**ИСХОДНЫЙ ТЕКСТ**
--------------------

Право на такую миссию русская литература доказала своим нескончаемым мартирологом, жертвенным служением Богу — Слову. Как сказала одна американская журналистка: «Россия — это страна, которая убивает своих поэтов и рождает людей, готовых умирать за свои стихи».
Они убиты ночью. И тьма этой ночи до сих пор не рассеялась. И не только потому, что свидетели вымерли, подробности стерлись, документы уничтожены или сфальсифицированы, но и потому, что юридической оценки преступных деяний, суда над убийцами — от Сталина до Блохина — не было.
Мы проворонили «момент истины», когда можно было повернуть ход истории, и не на словах только, а законом признать советский государственный террор преступлением против человека и человечности без срока давности. Наш Нюрнберг не состоялся.
И те, кто сегодня пытается закрыть эту тему, может быть, самую важную и трагическую для нас, тем самым вольно или невольно становятся соучастниками преступления. Ни понимания, ни покаяния, ни очищения не произошло, трагический урок прошлого не усвоен. Мы только задали проклятые вопросы и ни на один из них не ответили. К извечным русским — «Кто виноват?», «Что делать?» — прибавились новые. За что? За что погибли миллионы невинных? Почему наш народ в ХХ веке оказался способен на такое рабское послушание, такое стукачество и палачество?
Зверские репрессии против миллионов людей, наказанных без преступления, стали преступлением без наказания. Мы не победили болезнь исторического беспамятства, хроническую отечественную болезнь, усталость сознания, тот сон разума, что порождает чудовищ. И прошлое, как ящер, вползает в настоящее. А раз это так, мы можем опять стать второгодниками в школе истории. И преступление неизбежно повторится.

--------------------

**СОХРАНЁННЫЕ ДАННЫЕ**
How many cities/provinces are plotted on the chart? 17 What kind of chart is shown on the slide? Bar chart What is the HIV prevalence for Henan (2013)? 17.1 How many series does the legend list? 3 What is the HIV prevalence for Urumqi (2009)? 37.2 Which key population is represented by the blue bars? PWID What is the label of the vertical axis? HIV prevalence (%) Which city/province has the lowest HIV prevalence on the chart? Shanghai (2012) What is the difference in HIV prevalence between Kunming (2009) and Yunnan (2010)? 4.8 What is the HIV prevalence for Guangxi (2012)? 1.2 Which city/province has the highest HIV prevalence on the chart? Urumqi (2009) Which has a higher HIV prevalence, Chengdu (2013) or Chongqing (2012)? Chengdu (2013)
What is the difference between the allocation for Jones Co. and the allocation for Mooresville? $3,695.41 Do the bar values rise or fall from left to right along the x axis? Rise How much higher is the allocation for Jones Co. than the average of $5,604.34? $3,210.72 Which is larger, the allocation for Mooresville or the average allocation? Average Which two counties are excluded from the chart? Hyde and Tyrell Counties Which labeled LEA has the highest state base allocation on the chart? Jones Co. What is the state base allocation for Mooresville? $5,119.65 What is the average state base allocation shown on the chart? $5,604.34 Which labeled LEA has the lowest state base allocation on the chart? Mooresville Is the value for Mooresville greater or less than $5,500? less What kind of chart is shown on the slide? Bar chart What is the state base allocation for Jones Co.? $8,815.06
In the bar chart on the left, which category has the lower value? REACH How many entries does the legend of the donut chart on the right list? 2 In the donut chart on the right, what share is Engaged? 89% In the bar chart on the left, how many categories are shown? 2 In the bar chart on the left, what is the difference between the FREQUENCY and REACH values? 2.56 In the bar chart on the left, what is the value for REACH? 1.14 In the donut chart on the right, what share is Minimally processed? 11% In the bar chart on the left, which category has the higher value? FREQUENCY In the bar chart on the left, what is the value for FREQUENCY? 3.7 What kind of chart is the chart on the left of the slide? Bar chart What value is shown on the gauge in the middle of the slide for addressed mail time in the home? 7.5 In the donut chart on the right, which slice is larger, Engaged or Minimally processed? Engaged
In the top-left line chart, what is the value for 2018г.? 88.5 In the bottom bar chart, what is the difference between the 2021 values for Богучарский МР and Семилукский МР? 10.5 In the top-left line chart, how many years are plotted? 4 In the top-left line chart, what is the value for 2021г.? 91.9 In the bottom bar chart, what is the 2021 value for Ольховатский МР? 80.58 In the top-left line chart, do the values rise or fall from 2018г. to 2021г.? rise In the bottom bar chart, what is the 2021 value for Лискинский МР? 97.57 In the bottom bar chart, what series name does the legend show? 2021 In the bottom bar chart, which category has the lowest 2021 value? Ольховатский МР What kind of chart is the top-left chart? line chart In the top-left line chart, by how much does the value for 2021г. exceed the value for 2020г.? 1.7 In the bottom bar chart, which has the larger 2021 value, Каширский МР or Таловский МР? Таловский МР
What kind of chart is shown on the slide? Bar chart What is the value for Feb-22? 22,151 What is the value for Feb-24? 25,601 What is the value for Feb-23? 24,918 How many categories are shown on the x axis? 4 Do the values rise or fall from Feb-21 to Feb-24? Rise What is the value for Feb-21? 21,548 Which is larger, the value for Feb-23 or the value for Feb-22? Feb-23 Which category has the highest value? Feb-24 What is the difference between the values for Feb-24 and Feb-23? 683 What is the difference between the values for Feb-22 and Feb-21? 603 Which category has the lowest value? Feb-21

--------------------

**ЗАДАНИЕ 1**
Выведите из исходного текста фрагмент от слов «Право на такую» до слов «Блохина — не было.» включительно.
**ЗАДАНИЕ 2**
Какие два извечных русских вопроса упомянуты в исходном тексте?
**ЗАДАНИЕ 3**
Почему, согласно исходному тексту, тьма той ночи до сих пор не рассеялась? Объясните в одном–трёх предложениях.
Записи никак не связаны с исходным текстом.

**ОТВЕТ 1**
Право на такую миссию русская литература доказала своим нескончаемым мартирологом, жертвенным служением Богу — Слову. Как сказала одна американская журналистка: «Россия — это страна, которая убивает своих поэтов и рождает людей, готовых умирать за свои стихи».
Они убиты ночью. И тьма этой ночи до сих пор не рассеялась. И не только потому, что свидетели вымерли, подробности стерлись, документы уничтожены или сфальсифицированы, но и потому, что юридической оценки преступных деяний, суда над убийцами — от Сталина до Блохина — не было.

**ОТВЕТ 2**
«Кто виноват?» и «Что делать?»

**ОТВЕТ 3**
Свидетели вымерли, подробности стёрлись, а документы уничтожены или сфальсифицированы. Кроме того, не было юридической оценки преступных деяний и суда над убийцами — от Сталина до Блохина.